|David Stern sees the NBA's future in Europe. (celtic-nation.com)|
As NBA Commissioner, David Stern's job is to make decisions. Be it an act like voiding the Chris Paul-to-the-Lakers trade or something much more influential like, say, regulating pre-game handshakes, his final word on the business of professional basketball in America has often led to backlash. Stern's perceived heavy-handedness has not been without positive results, though. During his tenure as commissioner — which began in 1984 and is set to end in 2014 — Stern has been a major player in growing the sport of basketball around the globe.
In an interview with ESPN Radio's Scott Van Pelt and Ryen Russillo on Thursday, Stern does not see that growth ending with his retirement. From the man himself:
"I think so. I think [there will be] multiple NBA international teams. Twenty years from now? For sure. In Europe; no place else. In other places, I think you'll see the NBA name on leagues, and other places with marketing and basketball support but not part of the NBA as we now know it."
Basketball is already huge in Europe and, thanks to Stern's shrewd marketing of the NBA product and the league's foreign players, around the world. The sport is second in global popularity trailing only soccer, according to FIBA. It is a natural progression for the NBA to expand its official brand into overseas markets and executives would be ignoring a potential money-grab by refusing to expand Association-branded competition in other countries, especially with players such as Kobe Bryant already commanding large fan bases outside of the U.S.
This means that the NBA should be able to avoid the pitfalls suffered by NFL Europe, which appealed to a relatively small audience outside American borders and eventually shuttered its doors after several re-branding maneuvers and an attempt to use it as an avenue for young players to gain playing experience, a la the D-League.
However, there are several hurdles the NBA must clear before making Stern's prediction a reality, the least of which is finding willing ownership for a franchise based in Europe. Already filled with regional and national leagues, Europe is not a basketball-deficient continent and while the official NBA logo alone will help sell tickets, the logistics of competing with these other groups is not something the Association has never dealt with. As Kurt Helin of NBC's Pro Basketball Talk and Ball Don't Lie's Eric Freeman point out, adopting established clubs such as FC Barcelona and CSKA Moscow (the former home of players like Andrei Kirilenko and Alexey Shved) to become the NBA's official branches in Europe is the most logical move as it requires fewer start-up strategies, with the clubs already having fan bases and branded identities.
Scheduling these clubs — and there would have to be several to justify a separate division in Europe — to play against existing NBA teams would be the tough part.
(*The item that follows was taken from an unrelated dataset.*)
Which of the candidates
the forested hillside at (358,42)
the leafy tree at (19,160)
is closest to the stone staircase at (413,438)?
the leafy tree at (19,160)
International travel would necessitate long road trips for teams to play each overseas opponent in a single go, rather than setting up back-to-backs beginning on one side of Atlantic Ocean and ending on the other (obviously).
Freeman also notes that racial tension is significantly higher in Europe, even in sports like soccer, and that recent NBA expansion teams in Vancouver, Toronto and Charlotte have all struggled to gain footholds among local audiences, prompting one move (to Memphis, for the Grizzlies) and a continued cold shoulder from American-born players skittish to play outside of their homeland's borders.
In the interview, Stern insists the league he has overseen for the better part of 30 years is "poised for global growth" and that he is "very pleased with the prospects for growth," even going as far as to offer his services to travel internationally and negotiate on the league's behalf. As an aside, he also mentions the NBA's return to Seattle, saying he "hope[s] there will be" a franchise there in the near future, a direct contradiction of his own 2007 statement that "if the team moves, there's not going to be another team."
The growth of basketball under Stern's watch is undeniable, whether it be that of his own league or the sport as a whole, and it looks like his precedents will be the map the NBA follows for the foreseeable future. There seems to be no way around it at this point, so the question is not if the NBA will have teams in other countries but if the plan to expand to Europe will work as a sustainable endeavor.